Exercise brief -> Please restate the following records word for word.

Entries supplied ->
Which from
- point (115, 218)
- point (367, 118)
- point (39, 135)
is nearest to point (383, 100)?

Complete output ->
Which from
- point (115, 218)
- point (367, 118)
- point (39, 135)
is nearest to point (383, 100)?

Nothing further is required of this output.